The owner of the University of Phoenix, which has grappled for years with declining enrollments and a series of troubles with federal and state regulators, disclosed on Monday it was considering selling itself.
Reuters later reported that Apollo Global was in advanced talks to buy Apollo Education, citing a person close to the matter.
Shares of Apollo Education jumped 12 percent to $7.15 on Tuesday.
Separately, sources told Reuters on Tuesday that New York-based Apollo Global has partnered with Vistria Group, a middle-market fund founded by Marty Nesbitt. He is known for starting airport parking firm Parking Spot with U.S. billionaire businesswoman and current U.S. Commerce Secretary Penny Pritzker as well as for his longstanding friendship with President Barack Obama.
Vistria, a Chicago private equity firm, also includes Tony Miller, who served as Obama’s deputy secretary in the U.S. Department of Education from 2009 to 2013.

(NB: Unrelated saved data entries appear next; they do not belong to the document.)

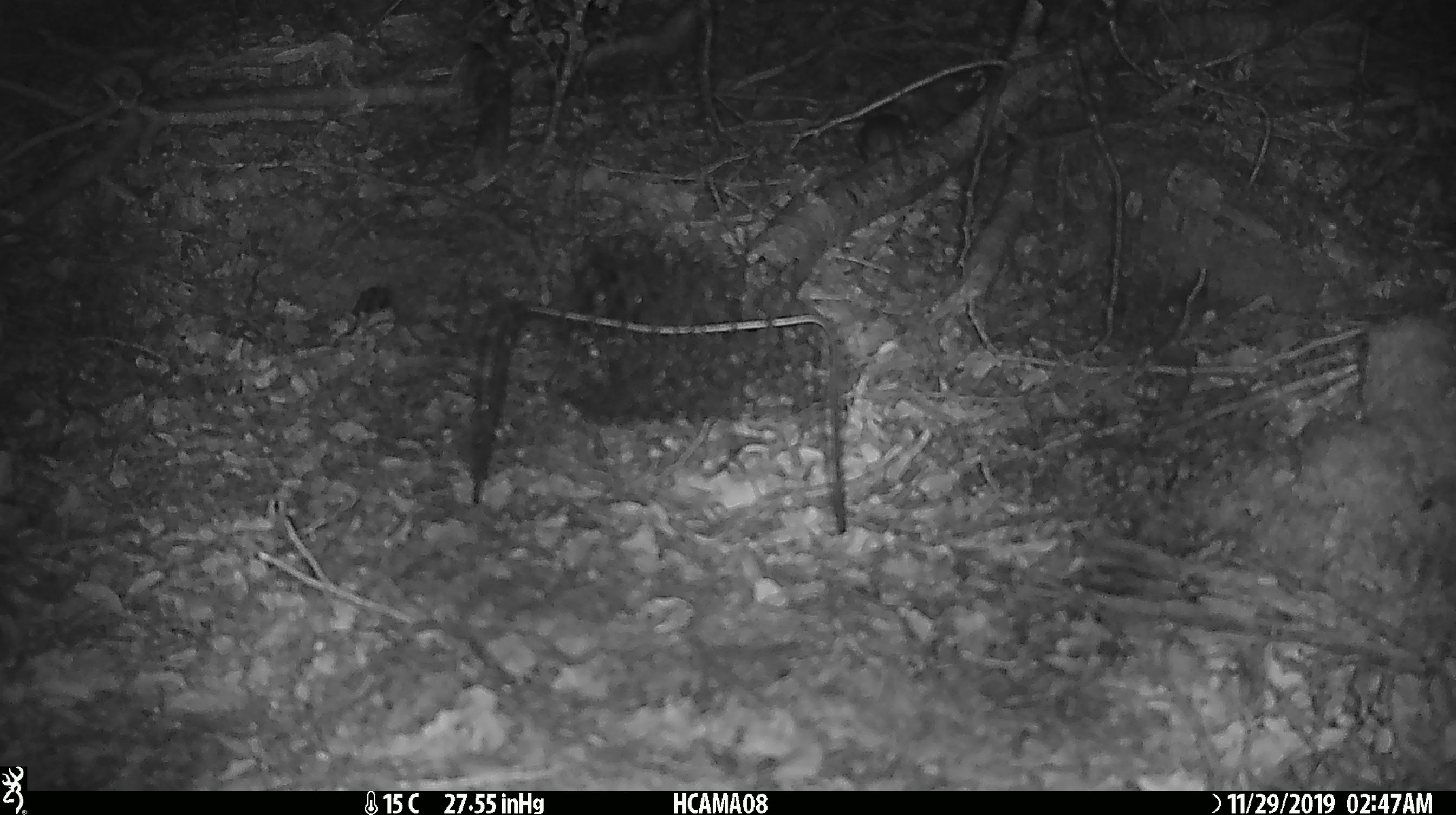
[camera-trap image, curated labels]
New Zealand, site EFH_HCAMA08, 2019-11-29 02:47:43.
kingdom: Animalia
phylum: Chordata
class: Mammalia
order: Rodentia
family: Muridae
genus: Mus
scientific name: Mus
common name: mouse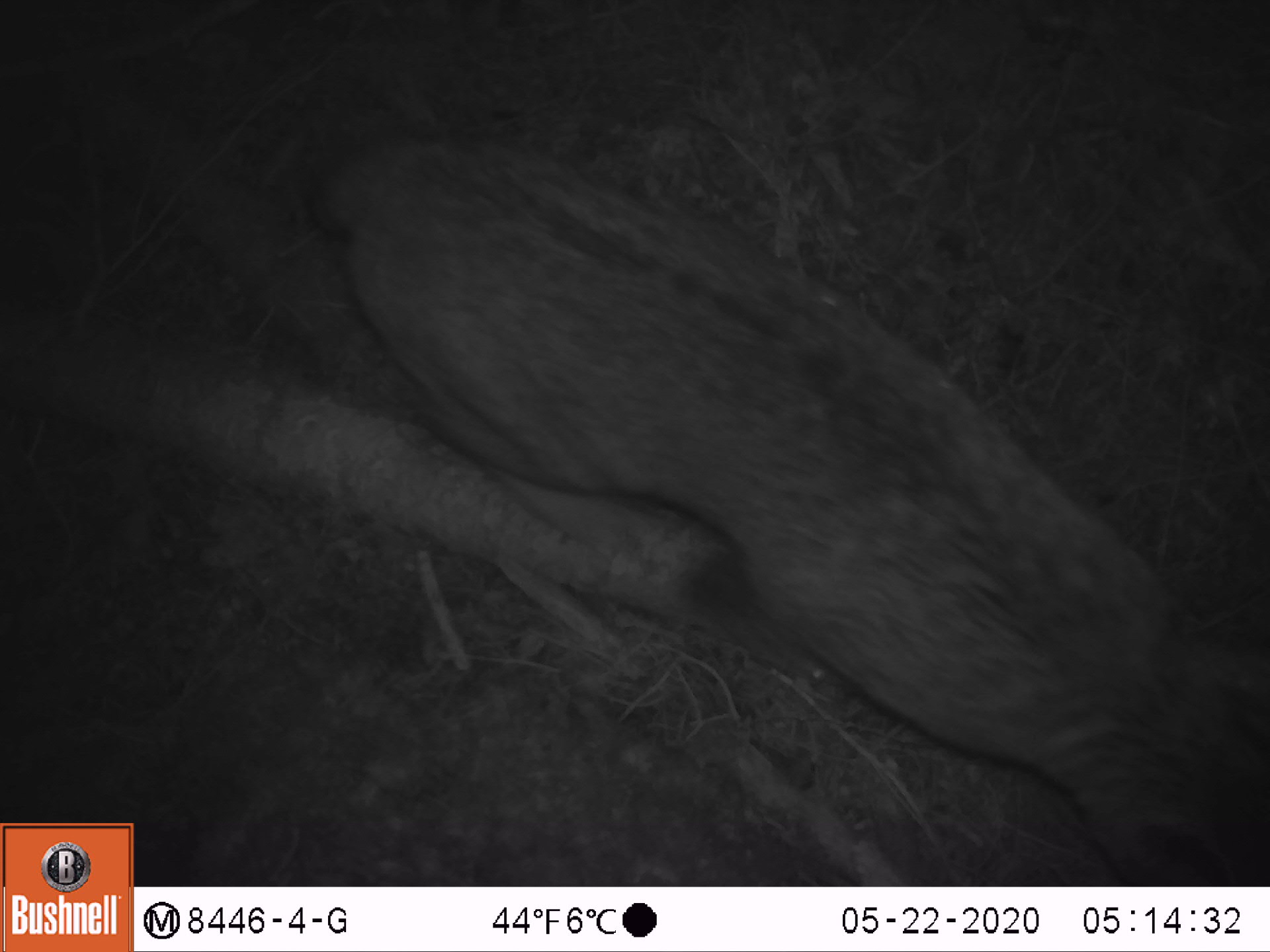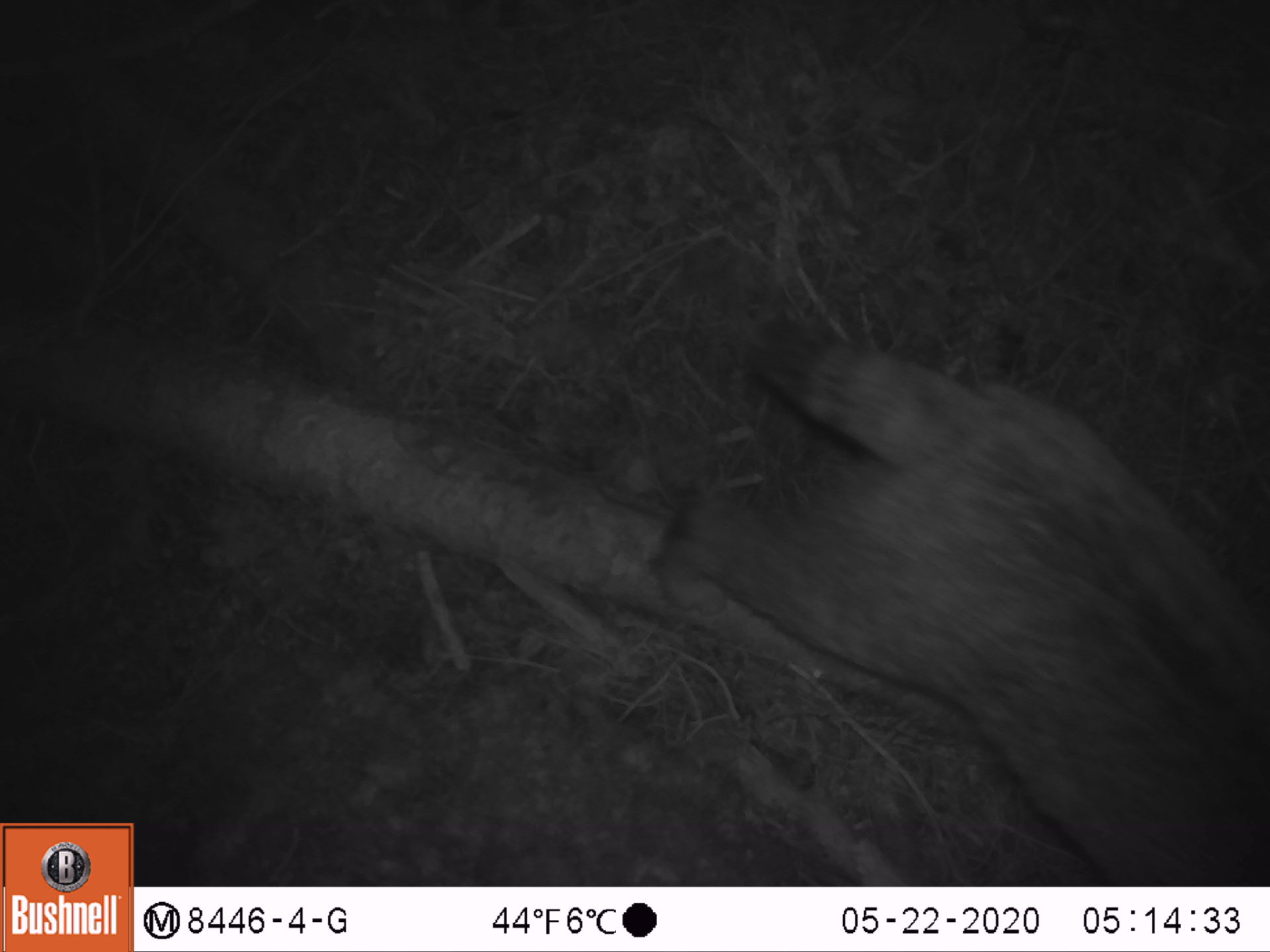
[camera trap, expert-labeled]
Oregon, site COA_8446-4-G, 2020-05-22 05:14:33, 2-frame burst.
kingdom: Animalia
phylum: Chordata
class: Mammalia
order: Carnivora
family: Felidae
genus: Lynx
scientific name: Lynx rufus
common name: bobcat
Bobcat (Lynx rufus).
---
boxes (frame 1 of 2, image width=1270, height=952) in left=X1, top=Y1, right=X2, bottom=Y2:
bobcat: left=289, top=121, right=1269, bottom=882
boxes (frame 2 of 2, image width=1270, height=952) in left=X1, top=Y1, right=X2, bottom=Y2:
bobcat: left=635, top=304, right=1266, bottom=882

Bringing in Vistria was a strategic decision for Apollo Global Management, the sources said, as the buyout firm hopes to smooth relations with government regulators once a deal is completed that could value Apollo Education at more than $1 billion.
Representatives for Apollo Global and a spokesman for Apollo Education declined to comment. Vistria did not immediately respond to requests for comment.
The U.S. Department of Defense in October prohibited the University of Phoenix from recruiting students on military bases or accepting new students using military tuition assistance.
The Defense Department cited "reports of non-compliance" with its military education program amid ongoing investigations into its marketing and advertising by the U.S. Federal Trade Commission and California Attorney General.
Apollo Education and rivals such as DeVry Education Group Inc and ITT Educational Services have faced tougher regulation since a series of government investigations in 2010 revealed low graduation rates and poor job prospects for graduates, who were also burdened with high student debt.
Stricter rules from the U.S. Education Department have also squeezed tuition aid, a major source of revenue for for-profit education providers.